§ Exercise details:
Print exactly the lines from the one containing "From these options" through the last line of the listing, both included.

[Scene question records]
>> start

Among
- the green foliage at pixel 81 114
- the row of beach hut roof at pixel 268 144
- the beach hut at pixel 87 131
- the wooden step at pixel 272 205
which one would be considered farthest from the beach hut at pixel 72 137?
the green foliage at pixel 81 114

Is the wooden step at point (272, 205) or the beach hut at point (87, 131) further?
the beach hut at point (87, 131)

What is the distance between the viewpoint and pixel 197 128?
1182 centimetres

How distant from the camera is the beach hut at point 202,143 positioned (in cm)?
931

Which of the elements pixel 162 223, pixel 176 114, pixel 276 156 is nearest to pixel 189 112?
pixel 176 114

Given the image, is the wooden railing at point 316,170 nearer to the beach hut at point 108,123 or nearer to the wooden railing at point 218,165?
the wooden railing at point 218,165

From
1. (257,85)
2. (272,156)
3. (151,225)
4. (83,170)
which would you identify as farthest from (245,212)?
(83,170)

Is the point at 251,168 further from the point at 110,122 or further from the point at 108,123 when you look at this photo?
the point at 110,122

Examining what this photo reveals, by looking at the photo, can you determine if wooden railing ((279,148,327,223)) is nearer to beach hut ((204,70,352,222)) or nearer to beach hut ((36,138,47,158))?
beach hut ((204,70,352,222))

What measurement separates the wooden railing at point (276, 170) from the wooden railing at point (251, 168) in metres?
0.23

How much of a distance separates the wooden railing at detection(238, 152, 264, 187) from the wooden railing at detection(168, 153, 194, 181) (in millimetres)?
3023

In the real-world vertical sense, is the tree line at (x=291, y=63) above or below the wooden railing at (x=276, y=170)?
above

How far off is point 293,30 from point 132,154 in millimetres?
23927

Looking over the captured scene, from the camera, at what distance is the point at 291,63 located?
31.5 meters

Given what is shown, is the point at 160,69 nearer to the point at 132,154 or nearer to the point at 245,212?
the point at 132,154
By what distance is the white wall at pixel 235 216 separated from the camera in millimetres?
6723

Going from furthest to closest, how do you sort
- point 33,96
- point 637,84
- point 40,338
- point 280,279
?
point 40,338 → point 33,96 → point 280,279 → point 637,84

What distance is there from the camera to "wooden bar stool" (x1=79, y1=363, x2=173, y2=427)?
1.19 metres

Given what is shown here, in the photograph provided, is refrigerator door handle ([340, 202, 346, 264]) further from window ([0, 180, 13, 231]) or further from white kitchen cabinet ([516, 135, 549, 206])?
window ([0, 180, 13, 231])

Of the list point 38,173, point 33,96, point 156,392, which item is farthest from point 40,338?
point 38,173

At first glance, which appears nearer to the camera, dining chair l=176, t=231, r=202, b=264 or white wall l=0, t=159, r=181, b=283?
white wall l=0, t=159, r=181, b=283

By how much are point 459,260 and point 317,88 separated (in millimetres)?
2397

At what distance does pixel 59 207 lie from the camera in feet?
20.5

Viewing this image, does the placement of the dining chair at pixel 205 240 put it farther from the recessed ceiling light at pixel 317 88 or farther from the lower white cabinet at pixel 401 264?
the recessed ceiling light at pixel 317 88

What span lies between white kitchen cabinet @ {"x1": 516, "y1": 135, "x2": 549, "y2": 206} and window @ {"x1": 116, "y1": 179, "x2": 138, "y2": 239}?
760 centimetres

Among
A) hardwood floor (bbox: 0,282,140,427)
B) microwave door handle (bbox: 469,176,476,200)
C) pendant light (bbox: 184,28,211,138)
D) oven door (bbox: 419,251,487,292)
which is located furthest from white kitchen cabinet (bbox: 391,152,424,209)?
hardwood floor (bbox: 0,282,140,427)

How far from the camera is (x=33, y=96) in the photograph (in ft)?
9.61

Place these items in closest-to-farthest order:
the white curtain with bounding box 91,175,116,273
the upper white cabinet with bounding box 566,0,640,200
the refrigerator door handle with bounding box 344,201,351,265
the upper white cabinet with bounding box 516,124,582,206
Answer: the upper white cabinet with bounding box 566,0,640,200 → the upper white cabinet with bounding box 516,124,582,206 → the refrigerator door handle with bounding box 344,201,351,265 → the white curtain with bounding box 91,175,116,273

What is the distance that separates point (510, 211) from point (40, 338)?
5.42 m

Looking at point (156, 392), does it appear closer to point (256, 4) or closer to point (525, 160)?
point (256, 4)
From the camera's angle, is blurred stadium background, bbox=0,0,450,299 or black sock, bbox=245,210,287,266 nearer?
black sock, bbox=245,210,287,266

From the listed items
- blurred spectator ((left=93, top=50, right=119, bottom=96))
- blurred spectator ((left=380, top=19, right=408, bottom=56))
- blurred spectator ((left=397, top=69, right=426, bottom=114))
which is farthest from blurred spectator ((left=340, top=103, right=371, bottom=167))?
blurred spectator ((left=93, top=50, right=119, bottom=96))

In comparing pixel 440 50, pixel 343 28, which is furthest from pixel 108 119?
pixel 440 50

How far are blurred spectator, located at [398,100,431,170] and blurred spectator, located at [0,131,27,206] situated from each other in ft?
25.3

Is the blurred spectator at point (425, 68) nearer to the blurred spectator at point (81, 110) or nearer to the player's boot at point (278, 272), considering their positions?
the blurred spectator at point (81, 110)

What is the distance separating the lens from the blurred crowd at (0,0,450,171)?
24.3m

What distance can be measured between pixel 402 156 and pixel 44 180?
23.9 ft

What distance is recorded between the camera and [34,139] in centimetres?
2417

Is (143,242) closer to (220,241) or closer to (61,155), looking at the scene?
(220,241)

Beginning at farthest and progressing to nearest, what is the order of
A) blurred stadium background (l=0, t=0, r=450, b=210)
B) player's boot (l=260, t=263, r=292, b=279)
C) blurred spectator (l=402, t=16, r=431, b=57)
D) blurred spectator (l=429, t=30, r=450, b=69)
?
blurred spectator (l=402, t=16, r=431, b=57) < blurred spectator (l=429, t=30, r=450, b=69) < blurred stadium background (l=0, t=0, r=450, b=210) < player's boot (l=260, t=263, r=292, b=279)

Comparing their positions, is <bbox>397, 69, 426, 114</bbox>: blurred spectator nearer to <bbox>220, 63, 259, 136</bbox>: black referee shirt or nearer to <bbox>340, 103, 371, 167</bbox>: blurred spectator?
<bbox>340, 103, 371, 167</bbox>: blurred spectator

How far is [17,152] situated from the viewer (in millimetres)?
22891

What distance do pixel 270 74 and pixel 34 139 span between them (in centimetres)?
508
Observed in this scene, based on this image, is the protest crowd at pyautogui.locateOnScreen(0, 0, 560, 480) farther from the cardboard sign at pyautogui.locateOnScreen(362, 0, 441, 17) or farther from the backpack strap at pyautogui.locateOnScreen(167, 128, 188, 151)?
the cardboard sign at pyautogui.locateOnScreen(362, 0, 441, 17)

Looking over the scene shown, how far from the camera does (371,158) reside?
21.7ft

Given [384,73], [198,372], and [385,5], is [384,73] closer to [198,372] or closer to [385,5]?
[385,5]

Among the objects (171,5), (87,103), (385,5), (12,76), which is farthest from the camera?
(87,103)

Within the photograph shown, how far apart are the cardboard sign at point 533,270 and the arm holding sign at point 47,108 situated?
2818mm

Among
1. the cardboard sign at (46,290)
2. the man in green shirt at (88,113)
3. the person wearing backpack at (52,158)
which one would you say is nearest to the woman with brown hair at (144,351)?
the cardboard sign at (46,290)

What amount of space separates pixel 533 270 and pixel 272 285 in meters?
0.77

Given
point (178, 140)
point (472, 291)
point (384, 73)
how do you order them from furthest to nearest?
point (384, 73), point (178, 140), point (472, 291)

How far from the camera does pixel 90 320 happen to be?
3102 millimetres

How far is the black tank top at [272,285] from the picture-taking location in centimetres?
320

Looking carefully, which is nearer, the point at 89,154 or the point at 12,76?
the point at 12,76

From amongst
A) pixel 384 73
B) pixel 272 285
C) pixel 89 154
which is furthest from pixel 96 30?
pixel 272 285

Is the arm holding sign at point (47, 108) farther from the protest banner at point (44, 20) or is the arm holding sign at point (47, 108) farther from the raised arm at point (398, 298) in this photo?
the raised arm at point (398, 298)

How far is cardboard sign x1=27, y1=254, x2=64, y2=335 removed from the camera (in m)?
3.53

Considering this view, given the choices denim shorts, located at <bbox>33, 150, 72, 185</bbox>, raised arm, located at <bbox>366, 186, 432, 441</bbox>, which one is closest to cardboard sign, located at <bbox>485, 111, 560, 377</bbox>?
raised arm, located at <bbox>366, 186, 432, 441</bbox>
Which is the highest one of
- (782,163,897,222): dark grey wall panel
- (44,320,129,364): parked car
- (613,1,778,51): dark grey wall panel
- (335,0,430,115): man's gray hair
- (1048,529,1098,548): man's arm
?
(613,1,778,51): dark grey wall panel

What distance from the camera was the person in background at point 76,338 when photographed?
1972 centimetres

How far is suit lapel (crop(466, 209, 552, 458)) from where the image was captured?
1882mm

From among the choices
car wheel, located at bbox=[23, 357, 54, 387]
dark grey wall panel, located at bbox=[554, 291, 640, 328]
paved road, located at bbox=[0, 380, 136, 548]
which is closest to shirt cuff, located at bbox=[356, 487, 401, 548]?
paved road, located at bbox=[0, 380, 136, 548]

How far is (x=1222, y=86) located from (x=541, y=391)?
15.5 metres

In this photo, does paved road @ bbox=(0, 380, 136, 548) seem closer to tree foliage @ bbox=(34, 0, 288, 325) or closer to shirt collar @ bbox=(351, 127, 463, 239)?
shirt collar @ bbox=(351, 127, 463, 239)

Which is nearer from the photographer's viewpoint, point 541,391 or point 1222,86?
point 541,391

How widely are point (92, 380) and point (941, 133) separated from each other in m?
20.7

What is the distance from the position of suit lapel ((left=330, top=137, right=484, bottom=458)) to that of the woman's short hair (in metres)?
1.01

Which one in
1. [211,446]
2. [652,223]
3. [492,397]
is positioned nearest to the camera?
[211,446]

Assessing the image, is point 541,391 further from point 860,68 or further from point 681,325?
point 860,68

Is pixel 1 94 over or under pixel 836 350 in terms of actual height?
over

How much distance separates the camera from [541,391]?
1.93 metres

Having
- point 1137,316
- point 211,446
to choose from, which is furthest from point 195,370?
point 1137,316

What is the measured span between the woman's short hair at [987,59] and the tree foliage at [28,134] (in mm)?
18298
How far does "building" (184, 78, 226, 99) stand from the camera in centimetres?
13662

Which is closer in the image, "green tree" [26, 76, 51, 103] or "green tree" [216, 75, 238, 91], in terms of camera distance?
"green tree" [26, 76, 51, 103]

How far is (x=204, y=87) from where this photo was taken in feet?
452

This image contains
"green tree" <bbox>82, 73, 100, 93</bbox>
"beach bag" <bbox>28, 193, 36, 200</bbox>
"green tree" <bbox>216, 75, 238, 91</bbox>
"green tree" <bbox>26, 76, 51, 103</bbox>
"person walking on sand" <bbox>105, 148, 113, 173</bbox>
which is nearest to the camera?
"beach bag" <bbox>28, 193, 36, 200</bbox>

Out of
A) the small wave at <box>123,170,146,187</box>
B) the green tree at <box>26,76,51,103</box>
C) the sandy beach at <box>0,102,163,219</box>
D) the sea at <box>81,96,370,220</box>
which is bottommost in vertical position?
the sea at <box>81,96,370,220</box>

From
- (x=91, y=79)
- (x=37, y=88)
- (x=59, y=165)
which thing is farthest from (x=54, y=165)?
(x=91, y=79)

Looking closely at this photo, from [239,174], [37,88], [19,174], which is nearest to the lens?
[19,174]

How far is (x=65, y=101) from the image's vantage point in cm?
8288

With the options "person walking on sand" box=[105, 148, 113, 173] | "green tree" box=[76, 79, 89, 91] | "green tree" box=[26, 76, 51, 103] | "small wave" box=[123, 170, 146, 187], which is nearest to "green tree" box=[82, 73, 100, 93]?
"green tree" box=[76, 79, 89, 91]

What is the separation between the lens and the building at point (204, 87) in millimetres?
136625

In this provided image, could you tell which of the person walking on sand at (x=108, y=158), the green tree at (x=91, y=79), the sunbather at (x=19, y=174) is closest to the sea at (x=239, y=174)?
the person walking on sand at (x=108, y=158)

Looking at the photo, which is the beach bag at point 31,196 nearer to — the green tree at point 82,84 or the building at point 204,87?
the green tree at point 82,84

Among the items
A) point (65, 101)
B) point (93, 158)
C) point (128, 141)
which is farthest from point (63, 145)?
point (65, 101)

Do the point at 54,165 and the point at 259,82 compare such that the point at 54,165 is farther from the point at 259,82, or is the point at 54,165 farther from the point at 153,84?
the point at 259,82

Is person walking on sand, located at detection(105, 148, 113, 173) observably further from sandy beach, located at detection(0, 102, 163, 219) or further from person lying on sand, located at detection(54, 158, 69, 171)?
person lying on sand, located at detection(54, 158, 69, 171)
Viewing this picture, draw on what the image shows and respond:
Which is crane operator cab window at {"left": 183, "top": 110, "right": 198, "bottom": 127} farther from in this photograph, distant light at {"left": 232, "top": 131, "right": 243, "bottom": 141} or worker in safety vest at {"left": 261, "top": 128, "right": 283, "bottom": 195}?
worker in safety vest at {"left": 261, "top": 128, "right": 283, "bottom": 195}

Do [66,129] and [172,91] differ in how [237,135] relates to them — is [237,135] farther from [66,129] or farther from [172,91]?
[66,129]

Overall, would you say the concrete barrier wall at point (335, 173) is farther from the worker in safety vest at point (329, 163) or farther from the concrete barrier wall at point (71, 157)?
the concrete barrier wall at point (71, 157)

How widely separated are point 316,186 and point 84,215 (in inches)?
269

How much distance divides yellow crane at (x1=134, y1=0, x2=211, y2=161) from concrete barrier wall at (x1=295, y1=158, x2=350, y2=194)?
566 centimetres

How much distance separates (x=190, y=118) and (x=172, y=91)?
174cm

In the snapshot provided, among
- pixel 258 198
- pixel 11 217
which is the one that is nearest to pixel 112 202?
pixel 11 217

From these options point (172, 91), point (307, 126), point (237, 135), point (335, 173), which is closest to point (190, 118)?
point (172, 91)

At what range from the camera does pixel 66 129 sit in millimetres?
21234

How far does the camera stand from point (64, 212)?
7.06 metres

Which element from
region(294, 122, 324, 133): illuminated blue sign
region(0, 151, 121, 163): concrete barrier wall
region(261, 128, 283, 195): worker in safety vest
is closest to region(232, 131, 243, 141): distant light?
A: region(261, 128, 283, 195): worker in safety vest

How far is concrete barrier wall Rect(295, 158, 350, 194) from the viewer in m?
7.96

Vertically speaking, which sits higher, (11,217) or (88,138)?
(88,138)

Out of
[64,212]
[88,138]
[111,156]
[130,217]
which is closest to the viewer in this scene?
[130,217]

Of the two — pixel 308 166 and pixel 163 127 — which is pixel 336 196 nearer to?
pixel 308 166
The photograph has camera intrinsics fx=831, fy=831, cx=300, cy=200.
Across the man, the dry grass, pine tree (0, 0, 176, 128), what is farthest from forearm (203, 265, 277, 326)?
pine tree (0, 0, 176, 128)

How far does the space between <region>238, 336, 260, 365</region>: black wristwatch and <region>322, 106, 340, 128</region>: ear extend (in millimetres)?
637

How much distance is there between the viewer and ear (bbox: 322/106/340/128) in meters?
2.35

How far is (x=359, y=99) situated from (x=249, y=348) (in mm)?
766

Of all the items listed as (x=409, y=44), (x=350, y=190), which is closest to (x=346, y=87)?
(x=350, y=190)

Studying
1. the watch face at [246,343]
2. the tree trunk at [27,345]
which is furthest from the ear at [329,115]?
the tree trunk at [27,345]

>> end

§ Solution for this problem:
From these options point (172, 91), point (307, 126), point (237, 135), point (335, 173), which is closest to point (190, 118)?
point (172, 91)

At what range from the camera does pixel 66 129 sit in millimetres?
21234

How far does the camera stand from point (64, 212)?
7.06 metres

Which element from
region(294, 122, 324, 133): illuminated blue sign
region(0, 151, 121, 163): concrete barrier wall
region(261, 128, 283, 195): worker in safety vest
is closest to region(232, 131, 243, 141): distant light?
A: region(261, 128, 283, 195): worker in safety vest

How far is concrete barrier wall Rect(295, 158, 350, 194) from the viewer in m?
7.96

Vertically speaking, which sits higher, (11,217) or (88,138)?
(88,138)

Out of
[64,212]
[88,138]
[111,156]
[130,217]
which is closest to the viewer in this scene?
[130,217]

Of the two — pixel 308 166 and pixel 163 127 — which is pixel 336 196 nearer to?
pixel 308 166
The photograph has camera intrinsics fx=831, fy=831, cx=300, cy=200.
Across the man, the dry grass, pine tree (0, 0, 176, 128), what is farthest from forearm (203, 265, 277, 326)?
pine tree (0, 0, 176, 128)

How far does the space between <region>238, 336, 260, 365</region>: black wristwatch and <region>322, 106, 340, 128</region>: ear extend (in millimetres)?
637

How much distance is there between the viewer and ear (bbox: 322/106/340/128) in meters?
2.35

How far is (x=359, y=99) situated from (x=249, y=348) (in mm)?
766

Of all the items listed as (x=409, y=44), (x=350, y=190), which is closest to (x=346, y=87)?
(x=350, y=190)

Studying
1. the watch face at [246,343]
2. the tree trunk at [27,345]
which is furthest from the ear at [329,115]?
the tree trunk at [27,345]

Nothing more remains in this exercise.